### Source material

"""

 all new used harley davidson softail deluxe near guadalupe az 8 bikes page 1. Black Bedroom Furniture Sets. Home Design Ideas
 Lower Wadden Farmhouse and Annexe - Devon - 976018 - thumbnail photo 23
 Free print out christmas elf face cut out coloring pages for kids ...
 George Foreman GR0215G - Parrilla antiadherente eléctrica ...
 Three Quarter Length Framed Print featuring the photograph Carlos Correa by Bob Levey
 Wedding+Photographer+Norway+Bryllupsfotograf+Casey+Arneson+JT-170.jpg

"""
"""

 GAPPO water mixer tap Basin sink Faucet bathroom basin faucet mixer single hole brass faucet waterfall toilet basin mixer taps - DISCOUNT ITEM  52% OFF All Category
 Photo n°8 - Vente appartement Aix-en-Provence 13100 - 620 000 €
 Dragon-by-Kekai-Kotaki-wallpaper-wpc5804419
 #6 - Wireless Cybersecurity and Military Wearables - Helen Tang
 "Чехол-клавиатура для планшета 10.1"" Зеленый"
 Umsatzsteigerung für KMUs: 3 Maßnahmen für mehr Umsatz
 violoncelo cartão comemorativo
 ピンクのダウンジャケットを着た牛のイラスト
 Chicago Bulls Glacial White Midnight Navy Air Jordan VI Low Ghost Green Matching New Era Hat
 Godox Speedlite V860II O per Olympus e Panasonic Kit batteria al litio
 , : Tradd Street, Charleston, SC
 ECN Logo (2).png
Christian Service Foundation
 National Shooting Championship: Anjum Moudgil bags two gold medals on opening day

"""

### The problem
Begin with the line above that has "all new used" and continue through the line that has "Free print out", setting each one down exactly. Stop there.

### Exercise answer
 all new used harley davidson softail deluxe near guadalupe az 8 bikes page 1. Black Bedroom Furniture Sets. Home Design Ideas
 Lower Wadden Farmhouse and Annexe - Devon - 976018 - thumbnail photo 23
 Free print out christmas elf face cut out coloring pages for kids ...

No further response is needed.